Faire vite donc. Vladimir Pozner se démène pour sauver ces intellectuels de la Retirada : artistes, écrivains, mais aussi juristes, professeurs… Les faire sortir des camps en trouvant l’argent nécessaire (la liberté a un prix : 2000 F) ou les faire partir loin, au Mexique ou le gouvernement a promis d’ouvrir ses portes.
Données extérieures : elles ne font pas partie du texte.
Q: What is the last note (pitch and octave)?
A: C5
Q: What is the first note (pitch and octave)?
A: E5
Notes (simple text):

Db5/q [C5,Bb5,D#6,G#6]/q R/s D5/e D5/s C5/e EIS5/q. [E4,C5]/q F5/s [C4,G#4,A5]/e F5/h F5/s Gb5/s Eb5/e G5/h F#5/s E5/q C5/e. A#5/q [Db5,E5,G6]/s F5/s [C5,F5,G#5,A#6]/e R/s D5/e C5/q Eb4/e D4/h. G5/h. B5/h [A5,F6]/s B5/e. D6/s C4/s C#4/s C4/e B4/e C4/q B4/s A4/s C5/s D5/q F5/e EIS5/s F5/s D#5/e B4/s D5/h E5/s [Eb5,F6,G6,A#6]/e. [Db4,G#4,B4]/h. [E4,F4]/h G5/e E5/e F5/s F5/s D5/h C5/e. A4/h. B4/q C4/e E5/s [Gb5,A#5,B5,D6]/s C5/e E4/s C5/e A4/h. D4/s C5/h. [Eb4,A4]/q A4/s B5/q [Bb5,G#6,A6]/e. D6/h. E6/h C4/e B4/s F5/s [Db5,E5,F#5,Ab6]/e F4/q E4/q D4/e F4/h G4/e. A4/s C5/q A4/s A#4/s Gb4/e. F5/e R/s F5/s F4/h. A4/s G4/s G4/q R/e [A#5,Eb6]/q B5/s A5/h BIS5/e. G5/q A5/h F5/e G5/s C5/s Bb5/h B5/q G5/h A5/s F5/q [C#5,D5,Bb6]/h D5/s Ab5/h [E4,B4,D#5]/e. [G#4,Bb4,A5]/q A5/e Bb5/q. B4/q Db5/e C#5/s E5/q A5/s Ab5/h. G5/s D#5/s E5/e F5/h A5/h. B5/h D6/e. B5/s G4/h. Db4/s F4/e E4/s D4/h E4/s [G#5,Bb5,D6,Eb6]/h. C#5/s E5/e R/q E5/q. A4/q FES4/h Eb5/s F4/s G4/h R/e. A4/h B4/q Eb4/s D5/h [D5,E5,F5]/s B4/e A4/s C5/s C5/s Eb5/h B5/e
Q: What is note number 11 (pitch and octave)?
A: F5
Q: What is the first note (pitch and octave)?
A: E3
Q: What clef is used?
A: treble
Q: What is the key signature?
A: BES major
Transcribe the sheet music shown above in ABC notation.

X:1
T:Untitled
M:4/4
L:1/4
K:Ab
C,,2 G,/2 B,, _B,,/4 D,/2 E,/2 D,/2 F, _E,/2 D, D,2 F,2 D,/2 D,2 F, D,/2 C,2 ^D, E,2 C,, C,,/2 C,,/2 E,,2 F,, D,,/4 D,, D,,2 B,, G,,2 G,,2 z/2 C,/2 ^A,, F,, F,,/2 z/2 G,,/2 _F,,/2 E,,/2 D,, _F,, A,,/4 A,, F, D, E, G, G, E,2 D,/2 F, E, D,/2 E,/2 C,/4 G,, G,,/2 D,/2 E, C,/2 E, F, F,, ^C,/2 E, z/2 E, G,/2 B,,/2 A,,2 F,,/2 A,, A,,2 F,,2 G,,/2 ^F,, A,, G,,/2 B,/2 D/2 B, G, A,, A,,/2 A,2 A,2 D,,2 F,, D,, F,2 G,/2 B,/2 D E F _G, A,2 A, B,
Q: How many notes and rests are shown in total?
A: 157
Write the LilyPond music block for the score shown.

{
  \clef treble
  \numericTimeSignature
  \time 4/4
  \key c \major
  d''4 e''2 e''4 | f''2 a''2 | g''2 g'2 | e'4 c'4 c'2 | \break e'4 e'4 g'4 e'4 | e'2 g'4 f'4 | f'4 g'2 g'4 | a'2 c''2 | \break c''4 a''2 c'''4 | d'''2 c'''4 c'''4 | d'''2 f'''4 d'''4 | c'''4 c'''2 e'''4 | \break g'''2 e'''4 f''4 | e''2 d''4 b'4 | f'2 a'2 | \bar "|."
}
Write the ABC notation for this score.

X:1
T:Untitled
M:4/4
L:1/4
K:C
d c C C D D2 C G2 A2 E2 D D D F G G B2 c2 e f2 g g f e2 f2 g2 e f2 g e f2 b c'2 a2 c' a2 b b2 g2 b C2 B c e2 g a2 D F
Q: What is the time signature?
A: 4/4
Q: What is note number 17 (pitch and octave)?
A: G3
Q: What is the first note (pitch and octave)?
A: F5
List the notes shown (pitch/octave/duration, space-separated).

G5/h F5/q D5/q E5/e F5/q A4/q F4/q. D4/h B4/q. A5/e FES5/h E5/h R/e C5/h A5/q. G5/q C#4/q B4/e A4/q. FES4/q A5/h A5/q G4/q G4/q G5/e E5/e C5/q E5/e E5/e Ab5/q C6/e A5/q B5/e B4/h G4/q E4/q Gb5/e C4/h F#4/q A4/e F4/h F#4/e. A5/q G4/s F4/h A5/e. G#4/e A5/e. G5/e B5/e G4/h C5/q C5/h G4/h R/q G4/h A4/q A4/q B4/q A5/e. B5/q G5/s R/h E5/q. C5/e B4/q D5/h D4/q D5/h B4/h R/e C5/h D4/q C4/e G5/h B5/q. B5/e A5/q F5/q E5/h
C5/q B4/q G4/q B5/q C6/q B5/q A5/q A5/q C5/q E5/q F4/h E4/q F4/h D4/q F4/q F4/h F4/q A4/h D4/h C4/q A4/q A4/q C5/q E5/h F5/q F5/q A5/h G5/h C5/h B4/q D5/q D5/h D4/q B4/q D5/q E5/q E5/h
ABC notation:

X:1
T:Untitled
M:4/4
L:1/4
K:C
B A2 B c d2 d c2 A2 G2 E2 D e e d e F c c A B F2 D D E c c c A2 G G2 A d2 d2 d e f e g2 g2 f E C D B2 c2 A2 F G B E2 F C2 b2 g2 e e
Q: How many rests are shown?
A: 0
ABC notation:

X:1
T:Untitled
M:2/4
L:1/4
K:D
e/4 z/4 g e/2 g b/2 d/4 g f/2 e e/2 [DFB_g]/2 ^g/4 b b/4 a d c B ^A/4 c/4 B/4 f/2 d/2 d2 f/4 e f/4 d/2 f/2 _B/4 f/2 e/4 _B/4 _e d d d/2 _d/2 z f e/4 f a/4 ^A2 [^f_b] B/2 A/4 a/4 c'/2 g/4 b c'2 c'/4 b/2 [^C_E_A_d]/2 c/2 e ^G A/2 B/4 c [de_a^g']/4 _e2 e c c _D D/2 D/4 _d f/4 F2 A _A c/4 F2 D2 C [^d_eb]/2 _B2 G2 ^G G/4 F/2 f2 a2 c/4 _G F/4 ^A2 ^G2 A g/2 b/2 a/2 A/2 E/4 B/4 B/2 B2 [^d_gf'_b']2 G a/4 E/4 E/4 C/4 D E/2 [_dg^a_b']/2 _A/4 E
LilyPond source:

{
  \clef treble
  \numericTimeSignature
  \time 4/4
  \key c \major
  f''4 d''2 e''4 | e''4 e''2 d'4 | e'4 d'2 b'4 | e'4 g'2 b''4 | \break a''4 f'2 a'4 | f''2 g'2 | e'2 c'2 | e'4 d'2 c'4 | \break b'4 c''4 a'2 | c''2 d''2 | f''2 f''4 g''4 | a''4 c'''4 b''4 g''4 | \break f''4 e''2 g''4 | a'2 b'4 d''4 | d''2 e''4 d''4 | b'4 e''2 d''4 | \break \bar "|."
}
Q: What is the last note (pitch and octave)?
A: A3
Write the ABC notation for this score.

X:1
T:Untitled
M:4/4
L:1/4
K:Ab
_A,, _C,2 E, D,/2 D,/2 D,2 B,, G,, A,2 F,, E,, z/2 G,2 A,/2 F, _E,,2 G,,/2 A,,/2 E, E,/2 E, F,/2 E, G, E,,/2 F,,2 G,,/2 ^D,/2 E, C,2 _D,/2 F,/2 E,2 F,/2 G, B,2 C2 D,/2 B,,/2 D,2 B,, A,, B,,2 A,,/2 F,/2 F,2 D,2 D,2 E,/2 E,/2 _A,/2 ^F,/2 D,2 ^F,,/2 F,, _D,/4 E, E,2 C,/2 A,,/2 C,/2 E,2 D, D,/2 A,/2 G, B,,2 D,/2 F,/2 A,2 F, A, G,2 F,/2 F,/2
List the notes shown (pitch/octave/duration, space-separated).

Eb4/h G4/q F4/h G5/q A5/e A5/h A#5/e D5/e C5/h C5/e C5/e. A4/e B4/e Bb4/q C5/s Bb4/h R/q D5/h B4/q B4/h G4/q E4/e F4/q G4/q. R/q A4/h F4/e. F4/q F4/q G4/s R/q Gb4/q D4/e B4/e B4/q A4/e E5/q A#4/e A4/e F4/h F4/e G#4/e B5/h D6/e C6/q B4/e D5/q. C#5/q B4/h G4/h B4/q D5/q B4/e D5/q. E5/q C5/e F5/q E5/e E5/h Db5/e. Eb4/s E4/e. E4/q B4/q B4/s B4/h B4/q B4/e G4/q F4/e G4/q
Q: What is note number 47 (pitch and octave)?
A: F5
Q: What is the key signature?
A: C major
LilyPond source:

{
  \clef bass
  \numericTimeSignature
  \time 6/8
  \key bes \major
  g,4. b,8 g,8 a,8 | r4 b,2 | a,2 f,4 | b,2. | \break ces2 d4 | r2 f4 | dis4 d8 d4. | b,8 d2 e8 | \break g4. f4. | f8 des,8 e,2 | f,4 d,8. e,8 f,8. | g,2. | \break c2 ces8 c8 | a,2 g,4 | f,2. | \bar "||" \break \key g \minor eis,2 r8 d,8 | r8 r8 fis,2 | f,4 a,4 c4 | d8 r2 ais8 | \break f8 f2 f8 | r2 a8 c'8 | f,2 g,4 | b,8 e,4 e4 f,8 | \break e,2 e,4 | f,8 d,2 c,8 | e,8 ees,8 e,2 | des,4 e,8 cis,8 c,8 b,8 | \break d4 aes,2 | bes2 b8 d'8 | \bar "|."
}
En peu de temps, ce sont plus d’un millier d’intellectuels qui bénéficieront de l’aide du comité.

Dans un article de presse, réquisitoire implacable contre ces camps de la honte, ces « morceaux du sol français entourés de barbelés français », Vladimir écrit, et ces propos résonnent de façon terrible quand on voit comment l’Europe traite ou sous-traite les migrants : « Nous ignorons les intentions de ceux qui ont créé et qui dirigent les “centres d’accueil”. Mais s’il s’agissait, avec un minimum de moyens et dans un minimum de temps, de créer de toutes pièces, chez un demi-million d’êtres humains, la haine de la France, ce but a presque été atteint. » A méditer.

Note :
1. Le préfacier Alexis Buffet commet une erreur en indiquant que le gouvernement français du Front populaire fut pris de court par la Retirada, car il avait rendu les armes au printemps 1938, soit huit mois avant le début de l’exode.